I felt both fascinated and worried. Fascinated by the hope that this could become reality — and worried if we’ll even be able to make it happen.
After a few months at porkchop, I have now come to the understanding that this isn’t an ordinary startup or an average company. It is a factory where dreams come in on one side, and space engineering comes out the other.
In the middle of these hopes and fears, I began moving from conceptualized vision to practical tasks, where my system engineering skills would be valuable, knowing that it would require me to think and do beyond my existing knowledge of system engineering.
As a systems engineer, I want to share with you a common day-dream of mine, and a vision for porkchop which I hope becomes true. I dream that after the launch of our next mission in 2023, 2029 will be the best year for targeting an asteroid mining mission.
Why is 2029? A few years ago, rumour spread that an asteroid called Apophis was to collide with the Earth, turning us all into smithereens.
Apophis also happens to be the name of the persistent villain from Stargate SG-1. He is one of the principal threats to the existence of civilisation on Earth through the first few seasons, which is likely why the asteroid was named after him.
Fortunately for us, after scientists performed more precise simulations, it was found that Apophis wouldn’t collide with Earth — however — it would fly very close to the GEO belt (~31 600 km) on 13 April, 2029.
Some may see this as a threat, but I see it as the perfect opportunity because one of the biggest asteroids in the solar system will be paying us a visit in under 8 years!
Like many other engineers, my daydreams include graphs, and I wanted to share one of them. Using NASA JPL’s Small-Body Mission Design Tool, we can start with the default porkchop plots showing both C3 and Delta-V between 2028 until 2030 for Apophis (if you haven’t read our blog post about porkchop plots, I strongly recommend you do!).
What I want to draw your attention to is the Point of Interest (POI) marked on the bottom. On that POI, the time of flight is minimal, and it makes its closest approach on exactly 13 April 2029 (adding the 85 days of flight time to the departure date).
That means that with only 6.1 km/s delta-V and 85 days of travel time, porkchop could reach Apophis. According to the same database, if we launched on a SpaceX Falcon 9 launcher, our asteroid lander could weigh up to ~3300 kg, which is more than enough to also bring back some materials, too!
I love the idea of landing on and harnessing an asteroid which was once considered a symbol of destruction and turn it into something which benefits humanity. I also love how the ambitious culture here lets me daydream about us landing on an asteroid in under 8 years.

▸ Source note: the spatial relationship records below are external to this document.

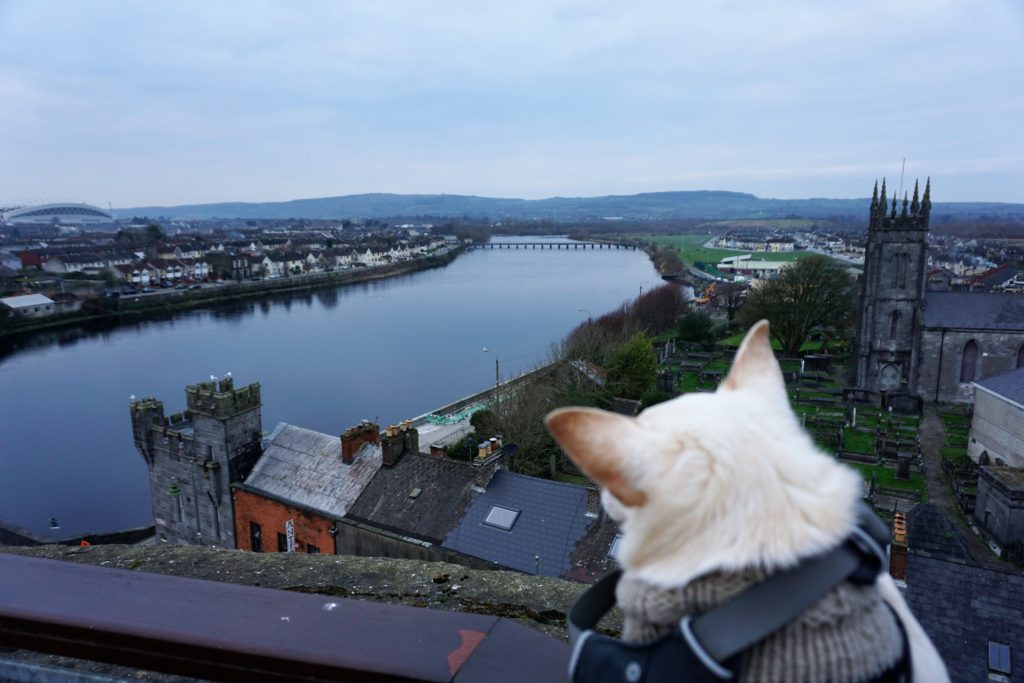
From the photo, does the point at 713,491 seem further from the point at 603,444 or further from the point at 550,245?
the point at 550,245

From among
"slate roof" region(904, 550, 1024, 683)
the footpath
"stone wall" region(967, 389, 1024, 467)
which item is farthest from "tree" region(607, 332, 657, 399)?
"slate roof" region(904, 550, 1024, 683)

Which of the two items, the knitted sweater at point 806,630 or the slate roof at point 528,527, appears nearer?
the knitted sweater at point 806,630

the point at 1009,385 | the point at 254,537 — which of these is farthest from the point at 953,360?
the point at 254,537

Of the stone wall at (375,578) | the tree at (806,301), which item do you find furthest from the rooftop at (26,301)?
the stone wall at (375,578)

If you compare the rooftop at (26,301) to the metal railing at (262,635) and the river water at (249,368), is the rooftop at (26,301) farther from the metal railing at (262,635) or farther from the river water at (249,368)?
the metal railing at (262,635)

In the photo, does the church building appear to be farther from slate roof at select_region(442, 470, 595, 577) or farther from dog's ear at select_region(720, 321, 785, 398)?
dog's ear at select_region(720, 321, 785, 398)

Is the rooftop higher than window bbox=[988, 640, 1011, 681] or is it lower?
lower

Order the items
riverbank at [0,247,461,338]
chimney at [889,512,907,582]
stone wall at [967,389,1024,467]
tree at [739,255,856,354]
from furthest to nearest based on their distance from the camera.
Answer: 1. riverbank at [0,247,461,338]
2. tree at [739,255,856,354]
3. stone wall at [967,389,1024,467]
4. chimney at [889,512,907,582]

Through understanding and implementing different approaches, the goal is to move away from the legacy approach, and welcome an innovation where reusability and implementing autonomous rendezvous and docking using miniaturised technologies continues to be at the base of all satellite-to-satellite interactions. I continue to challenge myself and the team in daring to dream about developing technologies which realise our vision.